The people of the region talk about her energy and her insistence on continuing to work in the most extreme circumstances. It isn’t surprising that Um Samih would travel all Ghouta to reach place no one but her have heard of in order to fill them with food and water.
The foundation tried to be self-sufficient and got a number of goats and set up a small farm for chickens to take advantage of their eggs at a time where having eggs became a dream under the siege of the Syrian regime. It distributed the products of animals for free to families and also cultivated a piece of land to use the food in the kitchen. Furthermore, it opened a shop for detergents, a lecture hall and held seminars for One Hand.
The organization headed by Um Samih, distribute food baskets, cooked food, baby milk, medicines, bread, home supplies and orphans guarantees (more than 160 guarantees). The donations to orphans and people with special needs amounted to one million Syrian pounds, in addition to clothing and blankets, sweets, games and recreational activities for children, assistance for people with special needs, distribution of firewood, water tanks, street maintenance and maintenance of water presses, maintenance of houses damaged by shelling and renovation of schools and financial help.
Regarding the difficulties Um Samih said: “It wasn’t easy to establish and expand charitable work. The difficulties were overwhelming.
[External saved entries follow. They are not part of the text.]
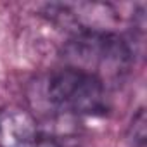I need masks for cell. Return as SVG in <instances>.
Segmentation results:
<instances>
[{
  "label": "cell",
  "mask_w": 147,
  "mask_h": 147,
  "mask_svg": "<svg viewBox=\"0 0 147 147\" xmlns=\"http://www.w3.org/2000/svg\"><path fill=\"white\" fill-rule=\"evenodd\" d=\"M66 66L83 69L107 83L121 82L130 71L133 52L125 38L113 31H80L64 49Z\"/></svg>",
  "instance_id": "1"
},
{
  "label": "cell",
  "mask_w": 147,
  "mask_h": 147,
  "mask_svg": "<svg viewBox=\"0 0 147 147\" xmlns=\"http://www.w3.org/2000/svg\"><path fill=\"white\" fill-rule=\"evenodd\" d=\"M106 85L94 75L64 66L55 69L45 83L47 104L59 114L104 116L109 111Z\"/></svg>",
  "instance_id": "2"
},
{
  "label": "cell",
  "mask_w": 147,
  "mask_h": 147,
  "mask_svg": "<svg viewBox=\"0 0 147 147\" xmlns=\"http://www.w3.org/2000/svg\"><path fill=\"white\" fill-rule=\"evenodd\" d=\"M43 133L30 111L21 107L0 109V147H40Z\"/></svg>",
  "instance_id": "3"
},
{
  "label": "cell",
  "mask_w": 147,
  "mask_h": 147,
  "mask_svg": "<svg viewBox=\"0 0 147 147\" xmlns=\"http://www.w3.org/2000/svg\"><path fill=\"white\" fill-rule=\"evenodd\" d=\"M131 133H133V144H138V145H144L145 142V114H144V109H140L137 113V116L133 118L131 121Z\"/></svg>",
  "instance_id": "4"
}]
</instances>
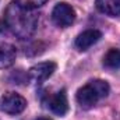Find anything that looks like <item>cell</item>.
<instances>
[{
  "label": "cell",
  "instance_id": "obj_1",
  "mask_svg": "<svg viewBox=\"0 0 120 120\" xmlns=\"http://www.w3.org/2000/svg\"><path fill=\"white\" fill-rule=\"evenodd\" d=\"M7 28L20 39H27L34 35L38 27V15L34 10L24 8L15 1L8 4L4 15Z\"/></svg>",
  "mask_w": 120,
  "mask_h": 120
},
{
  "label": "cell",
  "instance_id": "obj_2",
  "mask_svg": "<svg viewBox=\"0 0 120 120\" xmlns=\"http://www.w3.org/2000/svg\"><path fill=\"white\" fill-rule=\"evenodd\" d=\"M110 91V87L103 80H92L88 84H85L82 88L77 91V102L81 108L90 109L94 105L98 103L99 99L106 98Z\"/></svg>",
  "mask_w": 120,
  "mask_h": 120
},
{
  "label": "cell",
  "instance_id": "obj_3",
  "mask_svg": "<svg viewBox=\"0 0 120 120\" xmlns=\"http://www.w3.org/2000/svg\"><path fill=\"white\" fill-rule=\"evenodd\" d=\"M27 108V101L15 92H6L0 99V109L7 115H18Z\"/></svg>",
  "mask_w": 120,
  "mask_h": 120
},
{
  "label": "cell",
  "instance_id": "obj_4",
  "mask_svg": "<svg viewBox=\"0 0 120 120\" xmlns=\"http://www.w3.org/2000/svg\"><path fill=\"white\" fill-rule=\"evenodd\" d=\"M52 20L57 27H61V28L70 27L75 21V11L70 4L59 3L55 6L52 11Z\"/></svg>",
  "mask_w": 120,
  "mask_h": 120
},
{
  "label": "cell",
  "instance_id": "obj_5",
  "mask_svg": "<svg viewBox=\"0 0 120 120\" xmlns=\"http://www.w3.org/2000/svg\"><path fill=\"white\" fill-rule=\"evenodd\" d=\"M56 70V64L53 61H43V63H38L35 66H32L28 71V77L34 82L41 84L43 81H46L53 71Z\"/></svg>",
  "mask_w": 120,
  "mask_h": 120
},
{
  "label": "cell",
  "instance_id": "obj_6",
  "mask_svg": "<svg viewBox=\"0 0 120 120\" xmlns=\"http://www.w3.org/2000/svg\"><path fill=\"white\" fill-rule=\"evenodd\" d=\"M46 106L57 116H64L68 110V102H67V95H66V91L60 90L56 94L50 95L48 98V102H46Z\"/></svg>",
  "mask_w": 120,
  "mask_h": 120
},
{
  "label": "cell",
  "instance_id": "obj_7",
  "mask_svg": "<svg viewBox=\"0 0 120 120\" xmlns=\"http://www.w3.org/2000/svg\"><path fill=\"white\" fill-rule=\"evenodd\" d=\"M102 34L98 30H87L84 32H81L77 39H75V48L78 50H87L88 48H91L94 43H96L101 39Z\"/></svg>",
  "mask_w": 120,
  "mask_h": 120
},
{
  "label": "cell",
  "instance_id": "obj_8",
  "mask_svg": "<svg viewBox=\"0 0 120 120\" xmlns=\"http://www.w3.org/2000/svg\"><path fill=\"white\" fill-rule=\"evenodd\" d=\"M95 4L101 13L109 17L120 15V0H95Z\"/></svg>",
  "mask_w": 120,
  "mask_h": 120
},
{
  "label": "cell",
  "instance_id": "obj_9",
  "mask_svg": "<svg viewBox=\"0 0 120 120\" xmlns=\"http://www.w3.org/2000/svg\"><path fill=\"white\" fill-rule=\"evenodd\" d=\"M15 60V49L10 43H0V68L10 67Z\"/></svg>",
  "mask_w": 120,
  "mask_h": 120
},
{
  "label": "cell",
  "instance_id": "obj_10",
  "mask_svg": "<svg viewBox=\"0 0 120 120\" xmlns=\"http://www.w3.org/2000/svg\"><path fill=\"white\" fill-rule=\"evenodd\" d=\"M103 66L110 70L120 68V50L119 49H110L105 57H103Z\"/></svg>",
  "mask_w": 120,
  "mask_h": 120
},
{
  "label": "cell",
  "instance_id": "obj_11",
  "mask_svg": "<svg viewBox=\"0 0 120 120\" xmlns=\"http://www.w3.org/2000/svg\"><path fill=\"white\" fill-rule=\"evenodd\" d=\"M17 4H20L21 7L24 8H30V10H34L36 7H41L46 3V0H15Z\"/></svg>",
  "mask_w": 120,
  "mask_h": 120
},
{
  "label": "cell",
  "instance_id": "obj_12",
  "mask_svg": "<svg viewBox=\"0 0 120 120\" xmlns=\"http://www.w3.org/2000/svg\"><path fill=\"white\" fill-rule=\"evenodd\" d=\"M36 120H50V119H48V117H38Z\"/></svg>",
  "mask_w": 120,
  "mask_h": 120
}]
</instances>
First, of course, was being a woman although my relief work began at the beginning of the revolution but in an individual way”.
She had to work with a cadre of mostly men, but soon gained their respect and everyone called her “Aunt Um Samih.” Another difficulty she faced was that she was “providing cooking supplies and securing support at the beginning of work, but the trust I gave them improved the work and encouraged donors to help their besieged brothers in need”.
Um Samih was often hit by frustration, but the painful reality and the suffering that people were subjected to made her frustration a fuel that drives her to transcend the ego in order to remain able to give.
She says: “I am determined to continue for the children who were prevented from their childhood since a besieged child isn’t entitled to live like the rest of the children, he is forced to accept what is possible, he is forced to accept the title of orphan because his father was martyred by missiles, he is forced to wait in line to get food, he is forced to hold a water tank that is heavier than him to take it home and he has to play in the shelter during Eid because it is safe from bombs”.